* **Instructions to follow**
Print all of the entries exactly, minus the pictures.

════════════════════

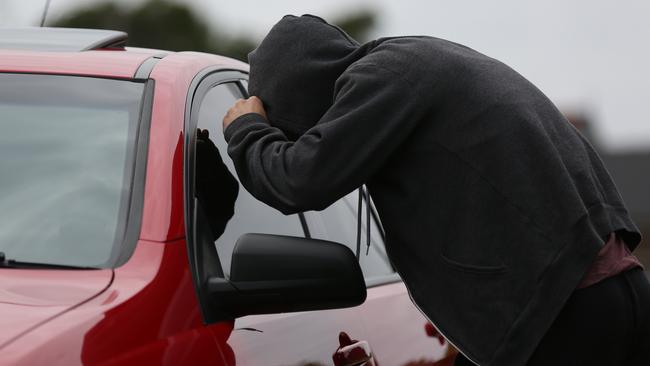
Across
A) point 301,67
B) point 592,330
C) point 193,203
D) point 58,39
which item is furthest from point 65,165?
point 592,330

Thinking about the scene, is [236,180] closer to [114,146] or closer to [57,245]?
[114,146]

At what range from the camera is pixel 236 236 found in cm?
350

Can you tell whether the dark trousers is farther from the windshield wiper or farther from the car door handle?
the windshield wiper

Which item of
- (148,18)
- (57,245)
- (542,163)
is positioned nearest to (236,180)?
(57,245)

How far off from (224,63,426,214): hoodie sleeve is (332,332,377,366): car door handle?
0.52m

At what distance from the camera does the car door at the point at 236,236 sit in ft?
10.1

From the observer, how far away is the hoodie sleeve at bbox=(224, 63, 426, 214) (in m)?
3.06

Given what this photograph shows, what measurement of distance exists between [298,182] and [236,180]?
22.1 inches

════════════════════

* **The solution**
Across
A) point 301,67
B) point 592,330
C) point 193,203
D) point 58,39
which item is furthest from point 65,165?
point 592,330

Thinking about the scene, is [236,180] closer to [114,146] or closer to [57,245]?
[114,146]

At what range from the camera is pixel 236 236 found in cm?
350

Can you tell whether the dark trousers is farther from the windshield wiper or farther from the car door handle?
the windshield wiper

Which item of
- (148,18)
- (57,245)
- (542,163)
is positioned nearest to (236,180)?
(57,245)

How far off from (224,63,426,214): hoodie sleeve is (332,332,377,366): car door handle?
0.52m

At what distance from the camera does the car door at the point at 236,236 sit in ft?
10.1

From the observer, how far away is the hoodie sleeve at bbox=(224, 63, 426, 214) (in m)?
3.06

Given what this photograph shows, what measurement of distance exists between [298,182] and [236,180]?
22.1 inches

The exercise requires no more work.